-- TASK PROMPT --
Find the string "https" in the records and copy each line where it occurs.

-- RECORDS PROVIDED --

_ _ _ _ _ _ _

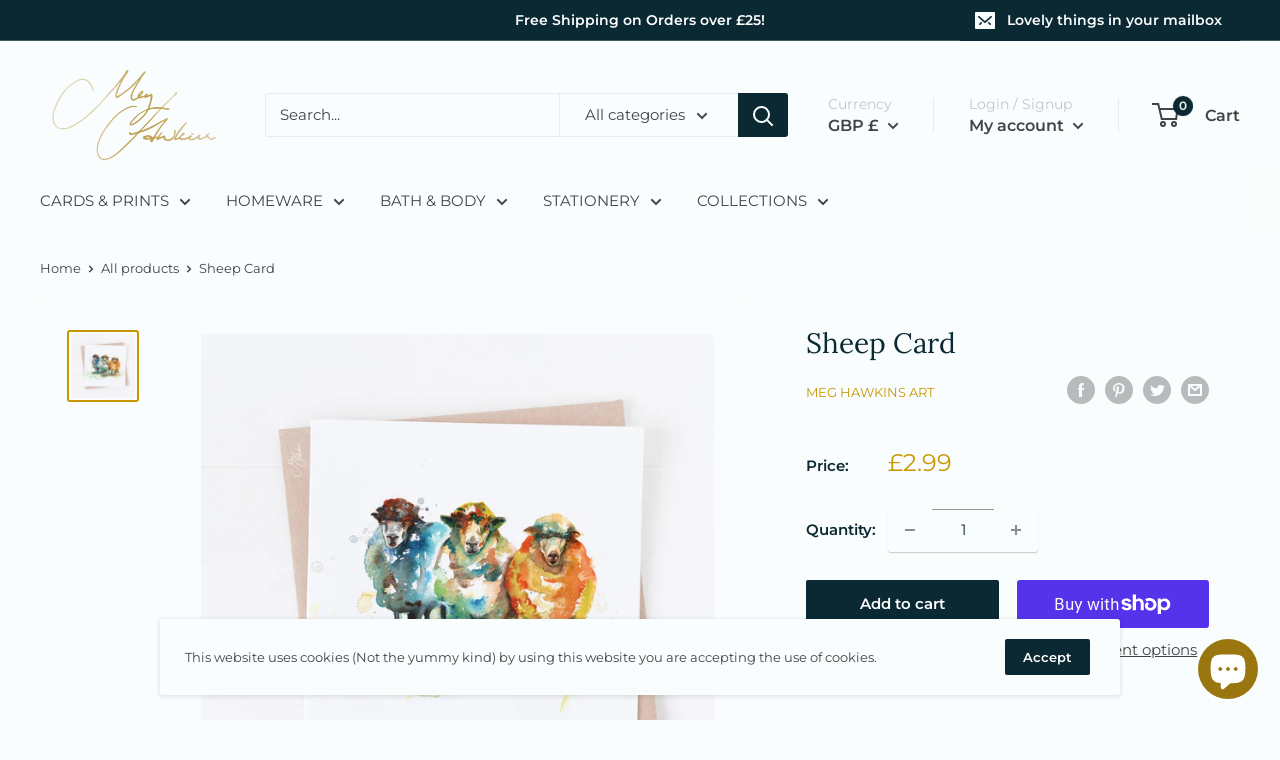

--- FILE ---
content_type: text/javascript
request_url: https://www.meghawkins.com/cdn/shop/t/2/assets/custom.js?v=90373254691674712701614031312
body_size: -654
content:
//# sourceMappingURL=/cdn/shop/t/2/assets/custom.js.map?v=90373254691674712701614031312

_ _ _ _ _ _ _

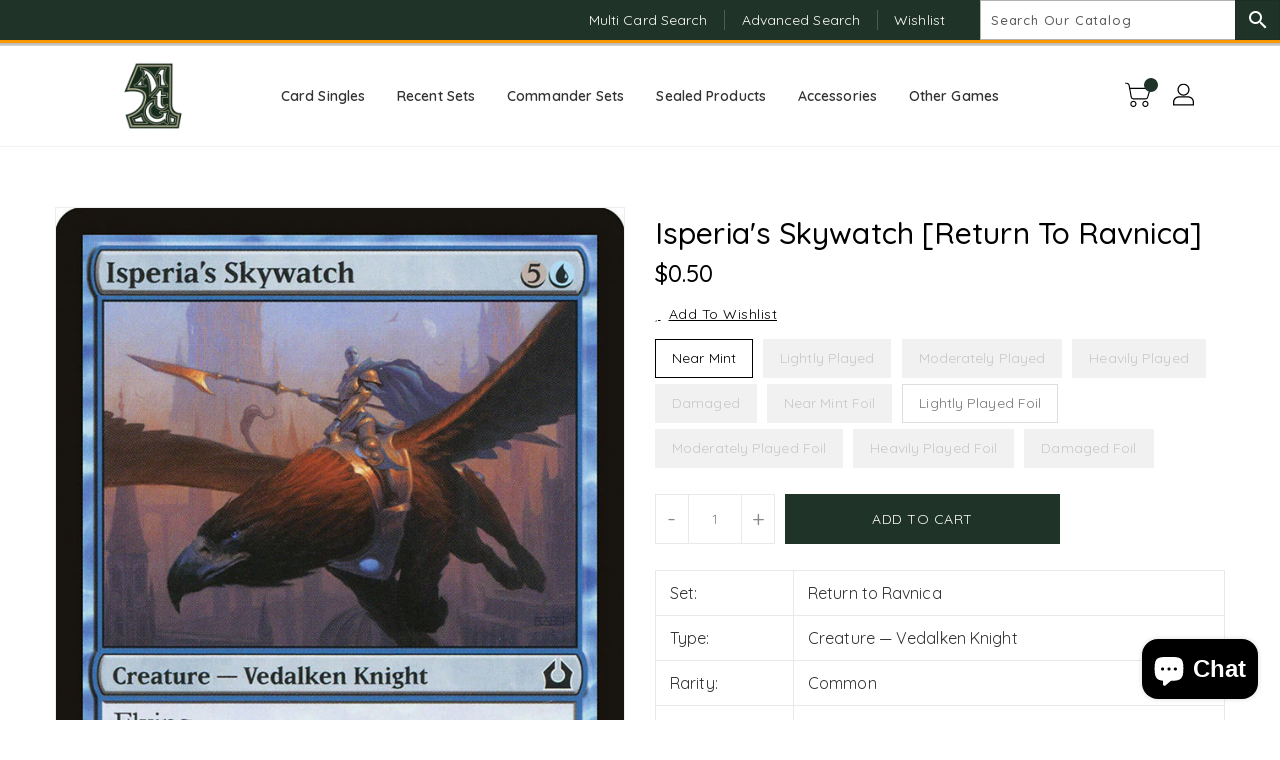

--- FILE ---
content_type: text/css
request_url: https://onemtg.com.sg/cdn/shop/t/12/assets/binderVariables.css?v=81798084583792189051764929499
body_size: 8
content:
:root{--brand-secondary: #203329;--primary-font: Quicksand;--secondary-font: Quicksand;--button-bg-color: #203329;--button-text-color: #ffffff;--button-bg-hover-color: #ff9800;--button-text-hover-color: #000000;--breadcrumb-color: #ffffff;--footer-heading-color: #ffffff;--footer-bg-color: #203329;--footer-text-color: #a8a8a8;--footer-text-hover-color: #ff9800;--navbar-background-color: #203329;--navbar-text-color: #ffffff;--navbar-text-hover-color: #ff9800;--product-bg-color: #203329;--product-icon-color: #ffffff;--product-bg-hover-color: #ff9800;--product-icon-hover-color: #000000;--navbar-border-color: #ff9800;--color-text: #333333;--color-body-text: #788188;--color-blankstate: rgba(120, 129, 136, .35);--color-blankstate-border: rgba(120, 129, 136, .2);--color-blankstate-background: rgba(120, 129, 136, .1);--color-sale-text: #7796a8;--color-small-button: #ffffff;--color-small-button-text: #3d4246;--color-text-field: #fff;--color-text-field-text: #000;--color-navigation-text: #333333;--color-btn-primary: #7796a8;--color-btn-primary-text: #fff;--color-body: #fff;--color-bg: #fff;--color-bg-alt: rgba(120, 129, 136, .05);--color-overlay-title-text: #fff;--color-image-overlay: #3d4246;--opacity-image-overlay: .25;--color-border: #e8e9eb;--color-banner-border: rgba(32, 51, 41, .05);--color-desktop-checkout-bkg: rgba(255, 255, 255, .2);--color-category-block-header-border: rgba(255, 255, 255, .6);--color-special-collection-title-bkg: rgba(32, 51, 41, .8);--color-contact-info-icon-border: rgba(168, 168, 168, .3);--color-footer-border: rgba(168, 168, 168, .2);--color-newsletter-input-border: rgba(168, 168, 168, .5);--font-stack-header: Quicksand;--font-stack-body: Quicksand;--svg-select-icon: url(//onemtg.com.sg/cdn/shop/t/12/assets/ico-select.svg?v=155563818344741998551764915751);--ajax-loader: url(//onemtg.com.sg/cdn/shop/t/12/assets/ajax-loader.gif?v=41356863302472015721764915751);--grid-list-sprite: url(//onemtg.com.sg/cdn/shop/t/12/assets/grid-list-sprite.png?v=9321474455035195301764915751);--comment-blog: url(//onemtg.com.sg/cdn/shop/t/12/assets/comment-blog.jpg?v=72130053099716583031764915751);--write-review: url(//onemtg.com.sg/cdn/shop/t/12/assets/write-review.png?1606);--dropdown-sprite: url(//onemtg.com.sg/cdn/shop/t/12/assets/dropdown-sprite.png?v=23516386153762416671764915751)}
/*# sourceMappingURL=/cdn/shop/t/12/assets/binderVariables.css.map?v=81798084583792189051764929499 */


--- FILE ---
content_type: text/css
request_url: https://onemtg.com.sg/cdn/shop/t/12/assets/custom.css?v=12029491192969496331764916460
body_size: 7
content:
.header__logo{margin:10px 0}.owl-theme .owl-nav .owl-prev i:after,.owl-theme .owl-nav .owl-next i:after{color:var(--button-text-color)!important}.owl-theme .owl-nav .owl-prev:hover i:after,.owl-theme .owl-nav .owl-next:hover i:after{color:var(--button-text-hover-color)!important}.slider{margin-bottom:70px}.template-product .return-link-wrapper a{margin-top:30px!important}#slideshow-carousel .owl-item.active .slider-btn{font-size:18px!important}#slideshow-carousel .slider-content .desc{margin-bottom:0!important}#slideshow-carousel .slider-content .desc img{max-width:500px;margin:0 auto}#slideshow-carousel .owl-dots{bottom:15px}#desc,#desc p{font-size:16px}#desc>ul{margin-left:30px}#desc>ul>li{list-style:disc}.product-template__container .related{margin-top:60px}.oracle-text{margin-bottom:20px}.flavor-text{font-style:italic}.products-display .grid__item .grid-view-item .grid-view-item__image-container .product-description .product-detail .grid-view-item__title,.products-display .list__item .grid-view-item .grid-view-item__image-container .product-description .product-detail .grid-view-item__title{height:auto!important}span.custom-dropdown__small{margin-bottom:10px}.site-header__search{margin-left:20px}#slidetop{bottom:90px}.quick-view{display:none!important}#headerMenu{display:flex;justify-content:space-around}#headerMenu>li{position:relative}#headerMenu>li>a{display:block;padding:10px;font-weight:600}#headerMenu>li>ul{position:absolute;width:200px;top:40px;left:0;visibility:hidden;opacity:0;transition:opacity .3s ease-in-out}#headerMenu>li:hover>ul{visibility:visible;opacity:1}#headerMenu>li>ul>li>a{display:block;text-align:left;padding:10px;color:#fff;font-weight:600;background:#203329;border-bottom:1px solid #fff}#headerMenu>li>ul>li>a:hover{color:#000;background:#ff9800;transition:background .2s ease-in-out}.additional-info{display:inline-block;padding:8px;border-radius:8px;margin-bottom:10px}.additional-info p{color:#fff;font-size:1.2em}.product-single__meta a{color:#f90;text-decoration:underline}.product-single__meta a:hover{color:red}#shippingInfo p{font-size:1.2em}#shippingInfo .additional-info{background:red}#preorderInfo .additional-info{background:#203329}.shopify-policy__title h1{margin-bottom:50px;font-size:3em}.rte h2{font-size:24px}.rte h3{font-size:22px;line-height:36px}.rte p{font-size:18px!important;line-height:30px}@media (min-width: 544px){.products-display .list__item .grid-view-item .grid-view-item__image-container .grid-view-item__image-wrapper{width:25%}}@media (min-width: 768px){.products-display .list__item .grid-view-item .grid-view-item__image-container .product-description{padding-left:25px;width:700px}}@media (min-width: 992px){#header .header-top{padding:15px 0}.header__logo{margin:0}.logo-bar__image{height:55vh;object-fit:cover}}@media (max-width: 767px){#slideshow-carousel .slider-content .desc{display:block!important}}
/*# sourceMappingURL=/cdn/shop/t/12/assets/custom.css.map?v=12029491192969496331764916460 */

_ _ _ _ _ _ _

-- EXERCISE ANSWER --
request_url: https://www.meghawkins.com/cdn/shop/t/2/assets/custom.js?v=90373254691674712701614031312
request_url: https://onemtg.com.sg/cdn/shop/t/12/assets/binderVariables.css?v=81798084583792189051764929499
request_url: https://onemtg.com.sg/cdn/shop/t/12/assets/custom.css?v=12029491192969496331764916460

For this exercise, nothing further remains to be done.